Le 17 mai 1864, Nikitenko consigne dans son journal : « Aujourd’hui, on annonce dans le journal de la police Les Nouvelles de la police municipale de Saint-Pétersbourg, que, mardi 19 mai, à 8 heures du matin, la condamnation de Tchernychevski sera rendue publique, place des Douanes. » L’auteur de Que faire ? « est condamné à sept ans de travaux forcés, puis à l’exil à vie en Sibérie. Le tribunal avait prévu quatorze ans de bagne, mais le souverain a réduit la sentence de moitié ». Quatre jours plus tard, Nikitenko note qu’il a demandé à un sénateur de ses relations si la culpabilité de Tchernychevski était juridiquement établie, ainsi que le procès le laissait penser. Le sénateur a répondu : « On ne dispose pas de preuves juridiques mais, naturellement, la conviction morale est entièrement contre lui14. »

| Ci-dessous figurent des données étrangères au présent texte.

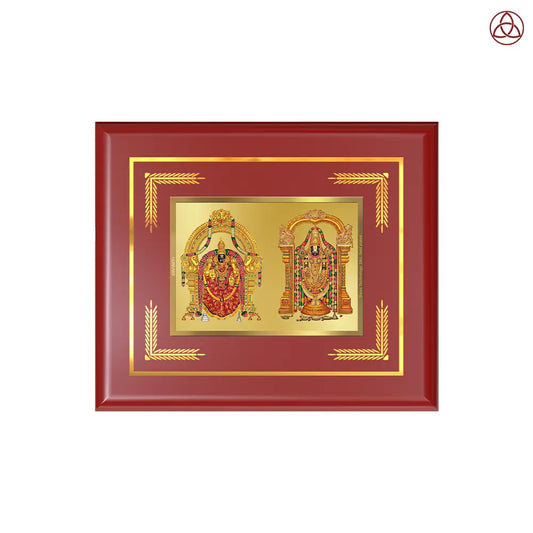 Lord Venkateswara Tirupati Balaji & Goddess Padmavati | Divine Couple Wall & Tabletop Photo Frame in 24K Gold Plated Foil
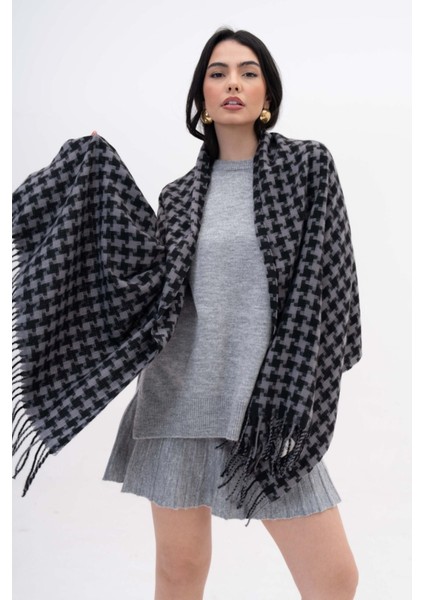 Dama Desenli Kaşmir %100 Viscone Gri-Siyah Şal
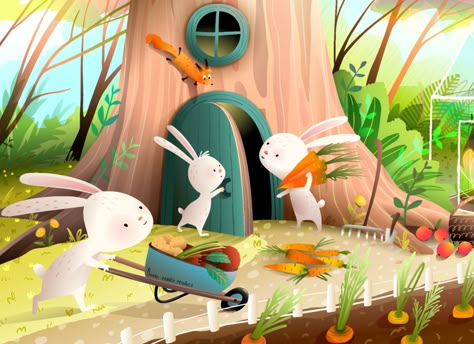 Rabbit family working in the garden. Summer is just around the corner, but I made them already harvesting)) . . . #kidsillustration #animals #forest #forestanimals #popmarleo #rabbits #kidsbooks #illustrationartists #illustrationart #carrots #childrenillustration #vector #vectorart #vectorartwork #adobeillustrator #adobe #adobestock #adobestockspotlight #gardening #vegetables #vegetarian #vegetablegarden Rabbit Family Illustration, Rabbit Carrot Illustration, Carrot Harvest, Working In The Garden, Rabbit Family, Animals Forest, Gardening Vegetables, Family Illustration, Vector Artwork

Les historiens considèrent aujourd’hui qu’on dispose de preuves suffisantes pour « estimer, avec une forte dose de probabilité, que l’auteur de la proclamation était bien Tchernychevski15. On est fondé à penser qu’il est aussi l’auteur d’une lettre anonyme adressée à Herzen et publiée dans La Cloche en 1860. L’auteur tente d’y persuader le rédacteur en chef de la revue que « seule la hache peut nous sauver » et exige de lui qu’il « appelle la Rus à prendre la cognée ».

Le Conseil d’État, qui condamne Tchernychevski, manque de preuves, mais il a l’intime conviction de châtier le guide de ces « Hommes nouveaux » qui plongent le pouvoir dans l’effroi.

Les procès politiques, la fermeture de l’université de Saint-Pétersbourg jusqu’à l’instauration d’un nouveau règlement, la fermeture (temporaire) des écoles du dimanche pour les adultes, la suspension (pour huit mois) des périodiques radicaux, Le Contemporain et La Parole russe, et même (pour quatre mois) du Jour (Dien), organe de presse slavophile, clôturent la décennie amorcée en 1855. Les profonds changements dus aux réformes ont donné naissance à une nouvelle couche sociale, l’intelligentsia, composée de raznotchintsy, qui se déclare en droit de mener le peuple vers le bonheur et entre en concurrence avec le pouvoir dont elle devient l’ennemie acharnée.